(Dataset rows)
--------

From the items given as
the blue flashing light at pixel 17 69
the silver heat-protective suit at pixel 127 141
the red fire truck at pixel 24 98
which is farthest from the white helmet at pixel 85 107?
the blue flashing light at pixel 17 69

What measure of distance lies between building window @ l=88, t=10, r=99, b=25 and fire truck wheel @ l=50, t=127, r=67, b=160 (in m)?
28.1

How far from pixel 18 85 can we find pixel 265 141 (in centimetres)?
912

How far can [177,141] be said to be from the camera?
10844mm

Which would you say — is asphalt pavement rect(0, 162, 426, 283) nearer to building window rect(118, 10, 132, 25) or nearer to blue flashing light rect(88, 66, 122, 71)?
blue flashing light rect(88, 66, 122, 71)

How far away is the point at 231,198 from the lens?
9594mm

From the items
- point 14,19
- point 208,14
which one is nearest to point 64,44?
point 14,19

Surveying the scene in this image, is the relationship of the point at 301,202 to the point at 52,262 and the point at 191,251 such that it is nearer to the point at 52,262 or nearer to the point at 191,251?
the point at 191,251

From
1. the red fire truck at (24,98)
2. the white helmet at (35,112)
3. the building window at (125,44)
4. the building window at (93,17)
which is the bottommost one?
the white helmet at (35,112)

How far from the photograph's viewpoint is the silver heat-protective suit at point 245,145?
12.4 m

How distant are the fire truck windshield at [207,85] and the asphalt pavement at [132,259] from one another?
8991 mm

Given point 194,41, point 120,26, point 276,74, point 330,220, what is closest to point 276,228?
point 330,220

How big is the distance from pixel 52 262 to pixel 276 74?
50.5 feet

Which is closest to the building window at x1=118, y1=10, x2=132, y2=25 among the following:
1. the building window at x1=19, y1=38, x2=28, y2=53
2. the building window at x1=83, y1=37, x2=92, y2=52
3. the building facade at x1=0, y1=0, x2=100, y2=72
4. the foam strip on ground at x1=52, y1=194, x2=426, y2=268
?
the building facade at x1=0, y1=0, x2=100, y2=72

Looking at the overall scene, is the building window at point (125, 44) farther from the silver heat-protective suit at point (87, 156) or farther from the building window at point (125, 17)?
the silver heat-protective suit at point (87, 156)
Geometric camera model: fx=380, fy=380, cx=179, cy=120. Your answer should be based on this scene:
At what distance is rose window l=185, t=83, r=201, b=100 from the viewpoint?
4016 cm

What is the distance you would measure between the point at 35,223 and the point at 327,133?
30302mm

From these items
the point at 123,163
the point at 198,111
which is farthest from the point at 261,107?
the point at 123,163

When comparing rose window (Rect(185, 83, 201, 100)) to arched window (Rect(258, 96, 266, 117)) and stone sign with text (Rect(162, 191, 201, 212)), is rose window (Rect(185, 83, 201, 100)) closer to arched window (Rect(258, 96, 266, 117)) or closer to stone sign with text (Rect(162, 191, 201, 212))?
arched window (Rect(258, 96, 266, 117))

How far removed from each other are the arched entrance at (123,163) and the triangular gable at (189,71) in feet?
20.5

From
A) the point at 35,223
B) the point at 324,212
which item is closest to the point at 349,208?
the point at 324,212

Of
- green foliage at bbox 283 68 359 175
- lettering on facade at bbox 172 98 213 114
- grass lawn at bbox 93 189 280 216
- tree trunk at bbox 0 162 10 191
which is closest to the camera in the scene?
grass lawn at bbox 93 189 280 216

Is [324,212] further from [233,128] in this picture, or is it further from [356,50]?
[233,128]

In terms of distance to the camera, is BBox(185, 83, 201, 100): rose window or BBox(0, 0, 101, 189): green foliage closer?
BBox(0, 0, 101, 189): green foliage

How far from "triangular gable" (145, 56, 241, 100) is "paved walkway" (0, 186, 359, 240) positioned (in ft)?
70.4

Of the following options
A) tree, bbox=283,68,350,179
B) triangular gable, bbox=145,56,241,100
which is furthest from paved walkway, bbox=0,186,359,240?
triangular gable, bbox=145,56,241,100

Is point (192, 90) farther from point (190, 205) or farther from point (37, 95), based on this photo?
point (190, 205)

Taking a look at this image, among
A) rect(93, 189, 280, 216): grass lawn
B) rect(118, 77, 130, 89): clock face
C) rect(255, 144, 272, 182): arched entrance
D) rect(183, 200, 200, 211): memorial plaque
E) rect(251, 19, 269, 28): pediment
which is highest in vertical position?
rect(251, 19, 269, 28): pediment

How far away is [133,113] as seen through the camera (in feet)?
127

--------

Requirement:
Emit the records above again, exactly, with no line skipped.

Response to the task:
From the items given as
the blue flashing light at pixel 17 69
the silver heat-protective suit at pixel 127 141
the red fire truck at pixel 24 98
which is farthest from the white helmet at pixel 85 107?
the blue flashing light at pixel 17 69

What measure of distance lies between building window @ l=88, t=10, r=99, b=25 and fire truck wheel @ l=50, t=127, r=67, b=160 (in m)?
28.1

How far from pixel 18 85 can we find pixel 265 141 (in centimetres)?
912

How far can [177,141] be said to be from the camera?
10844mm

Which would you say — is asphalt pavement rect(0, 162, 426, 283) nearer to building window rect(118, 10, 132, 25) or nearer to blue flashing light rect(88, 66, 122, 71)?
blue flashing light rect(88, 66, 122, 71)

How far away is the point at 231,198 from the lens?
9594mm

From the items
- point 14,19
- point 208,14
which one is nearest to point 64,44?
point 14,19

Surveying the scene in this image, is the relationship of the point at 301,202 to the point at 52,262 and the point at 191,251 such that it is nearer to the point at 52,262 or nearer to the point at 191,251?
the point at 191,251

From
1. the red fire truck at (24,98)
2. the white helmet at (35,112)
3. the building window at (125,44)
4. the building window at (93,17)
which is the bottommost one?
the white helmet at (35,112)

How far from the photograph's viewpoint is the silver heat-protective suit at point 245,145?
12.4 m

How distant are the fire truck windshield at [207,85] and the asphalt pavement at [132,259] from one another?
8991 mm

Given point 194,41, point 120,26, point 276,74, point 330,220, what is closest to point 276,228?
point 330,220

How big is the distance from pixel 52 262 to pixel 276 74?
50.5 feet

Which is closest to the building window at x1=118, y1=10, x2=132, y2=25 among the following:
1. the building window at x1=19, y1=38, x2=28, y2=53
2. the building window at x1=83, y1=37, x2=92, y2=52
3. the building facade at x1=0, y1=0, x2=100, y2=72
4. the foam strip on ground at x1=52, y1=194, x2=426, y2=268
?
the building facade at x1=0, y1=0, x2=100, y2=72

Looking at the overall scene, is the building window at point (125, 44) farther from the silver heat-protective suit at point (87, 156) or farther from the building window at point (125, 17)?
the silver heat-protective suit at point (87, 156)
Geometric camera model: fx=380, fy=380, cx=179, cy=120. Your answer should be based on this scene:
At what distance is rose window l=185, t=83, r=201, b=100 from the viewpoint?
4016 cm

What is the distance you would measure between the point at 35,223 and the point at 327,133?
30302mm

From these items
the point at 123,163
the point at 198,111
which is farthest from the point at 261,107?
the point at 123,163

When comparing rose window (Rect(185, 83, 201, 100)) to arched window (Rect(258, 96, 266, 117)) and stone sign with text (Rect(162, 191, 201, 212)), is rose window (Rect(185, 83, 201, 100)) closer to arched window (Rect(258, 96, 266, 117)) or closer to stone sign with text (Rect(162, 191, 201, 212))?
arched window (Rect(258, 96, 266, 117))

How far removed from each other are the arched entrance at (123,163) and the triangular gable at (189,71) in feet?
20.5

From
A) the point at 35,223
B) the point at 324,212
which item is closest to the point at 349,208?
the point at 324,212

Of
- green foliage at bbox 283 68 359 175
- lettering on facade at bbox 172 98 213 114
- grass lawn at bbox 93 189 280 216
- tree trunk at bbox 0 162 10 191
which is closest to the camera in the scene?
grass lawn at bbox 93 189 280 216

Is [324,212] further from [233,128] in this picture, or is it further from [356,50]?
[233,128]

In terms of distance to the camera, is BBox(185, 83, 201, 100): rose window or BBox(0, 0, 101, 189): green foliage closer?
BBox(0, 0, 101, 189): green foliage

How far from "triangular gable" (145, 56, 241, 100) is "paved walkway" (0, 186, 359, 240) positioned (in ft)?
70.4

Of the following options
A) tree, bbox=283,68,350,179
B) triangular gable, bbox=145,56,241,100
which is furthest from paved walkway, bbox=0,186,359,240?
triangular gable, bbox=145,56,241,100

Is point (192, 90) farther from point (190, 205) or farther from point (37, 95), based on this photo?
point (190, 205)

Taking a look at this image, among
A) rect(93, 189, 280, 216): grass lawn
B) rect(118, 77, 130, 89): clock face
C) rect(255, 144, 272, 182): arched entrance
D) rect(183, 200, 200, 211): memorial plaque
E) rect(251, 19, 269, 28): pediment
which is highest in vertical position?
rect(251, 19, 269, 28): pediment

How far away is [133,113] as seen through the camera (in feet)?
127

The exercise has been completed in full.